The behavioral choices we make, be they deliberately or subliminally driven. are informed by our perception of ourselves in context to our perception of the world, -by the affects on us of the things that make up our world. We achieve a sense of how we are affected by the world more as a result of our language than as a result of our own nonlinguistic experience. Is that sense due to the actual first-hand effect of things on each of us individually? How do-we/can- we know what the ultimate effect of anything is upon us, either as an individual or as a society? Do we even know the meaning of life? How can we know the ultimate effect on us of anything if we do not know the purpose/goal of life? A particular way we are affected is either desirable or not, as that effect relates to that large purpose, and who among us knows that purpose and is able to show others, by proof, what it is? We seem to share, with other “reasonable” people, what we think is a commonsense view of life, but there is so much room for different choices. On what basis do we make our choices?

In the vacuum created by the questioning mind, we have only our conventional wisdom, residing subliminally, as represented by our culture, to inform us. The more we question, the more we realize that we do not know. How can we act not knowing what things mean? We must have something to go on, a given, on which to base our choices. That given is our language. The sounds we use to refer to the various things we refer vocally to, seem to enable us to experience a feeling of the effect/meaning of the named things. We have nothing else to rely on, as individuals and more-so as a group, since our common language provides us with a common frame of reference.

Vocal sounds themselves, whether they are within words or simply as sounds, are richly meaningful in the sense that they affect our emotional state.

Vocalizing communicates states of our organism. Each particular vocal sound communicates/conveys a particular state. When we use these vocal sounds, each with its own effect/meaning, to refer to particular things, as we do when we speak with words, we bestow meaning upon the things to which we vocally refer, things that we would otherwise not perceive as we do if not for their names. The sounds of our language are by, for and of our body/emotions/feelings, while the things we name are relatively removed from our immediate experience. Naming things seems to render them understandable. This sense of knowing is created by associating our familiar body-made vocal sounds with them.

The perceived meaning-strength of our verbal utterances is greater than the perceived meaning-strength of the things named by them and thus, the affect on us of the sounds of our words pushes aside and replaces the affects on us of the things themselves. The symbol not only represents the symbolized in our consciousness, more profoundly, the effect of the symbol, (in this case, the word), on us subliminally, takes the place of the effect on us of the symbolized: the map replaces the territory. As we are beings who manipulate symbols to gain understanding, we live in a world of our own making, not because of deliberate design, but rather by the nature of language/culture.

▶ [Written request] Continue the passage above on how language shapes our perception of meaning, picking up after its last sentence.

▶ [Supplied material]
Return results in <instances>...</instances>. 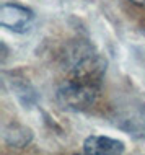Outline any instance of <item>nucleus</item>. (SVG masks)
Listing matches in <instances>:
<instances>
[{
	"label": "nucleus",
	"instance_id": "nucleus-3",
	"mask_svg": "<svg viewBox=\"0 0 145 155\" xmlns=\"http://www.w3.org/2000/svg\"><path fill=\"white\" fill-rule=\"evenodd\" d=\"M124 142L108 136H90L83 142V155H122Z\"/></svg>",
	"mask_w": 145,
	"mask_h": 155
},
{
	"label": "nucleus",
	"instance_id": "nucleus-1",
	"mask_svg": "<svg viewBox=\"0 0 145 155\" xmlns=\"http://www.w3.org/2000/svg\"><path fill=\"white\" fill-rule=\"evenodd\" d=\"M106 62L92 51H78L69 69V78L57 91V98L65 108L85 110L92 106L99 93Z\"/></svg>",
	"mask_w": 145,
	"mask_h": 155
},
{
	"label": "nucleus",
	"instance_id": "nucleus-4",
	"mask_svg": "<svg viewBox=\"0 0 145 155\" xmlns=\"http://www.w3.org/2000/svg\"><path fill=\"white\" fill-rule=\"evenodd\" d=\"M130 2H134L135 5H145V0H130Z\"/></svg>",
	"mask_w": 145,
	"mask_h": 155
},
{
	"label": "nucleus",
	"instance_id": "nucleus-2",
	"mask_svg": "<svg viewBox=\"0 0 145 155\" xmlns=\"http://www.w3.org/2000/svg\"><path fill=\"white\" fill-rule=\"evenodd\" d=\"M33 21V12L16 3H3L0 7V25L15 33H24Z\"/></svg>",
	"mask_w": 145,
	"mask_h": 155
}]
</instances>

▶ [Answer]
In a world prior to the proliferation of technology, using language enhanced our survivability. However, in a world in which we are surrounded by the results of our own efforts, (our artifacts), as we are now, our language/culture may be a major cause of our difficulties. Culture is a living artifact, representing the mentality of our ancestors and instilling that mentality, (that world- view), in us.

I believe that once we understand the mechanism of culture, we will choose to create culture deliberately.

Some say that existing culture is natural and that to tinker with it would be risky and probably harmful. I say that we cannot afford to fear to experiment with new ways of seeing our world. After all, we are not in such a favorable position relative to our prognosis for survival as a species, -precisely because of the effect on us of our culture-, that we should adopt a passive attitude regarding our culture. “If we do not change our direction we will end up where we are headed.”

The meaning of any thing is the same as its affect on us and its affect on us is its meaning. It is the effect of a thing that we perceive and that perceiving informs us of the existence of the thing. It is only that which affects us that we perceive, and it is that effect on us that is its meaning. It defies logic and experience to hold that we are unaffected by our vocal sounds, either used as words or not. If we accept the premise that we are affected by our vocal sounds, that our vocal sounds communicate, we might ask ourselves what the affects upon us of those sounds are.

The sounds of words do not cease to be things themselves, when they are used in words to represent other things. On the scale of the evolution of the human species, the use of vocal sounds to represent things is a relatively recent development. Prior to that, our forbears’ vocalizing simply expressed immediate body-mind states.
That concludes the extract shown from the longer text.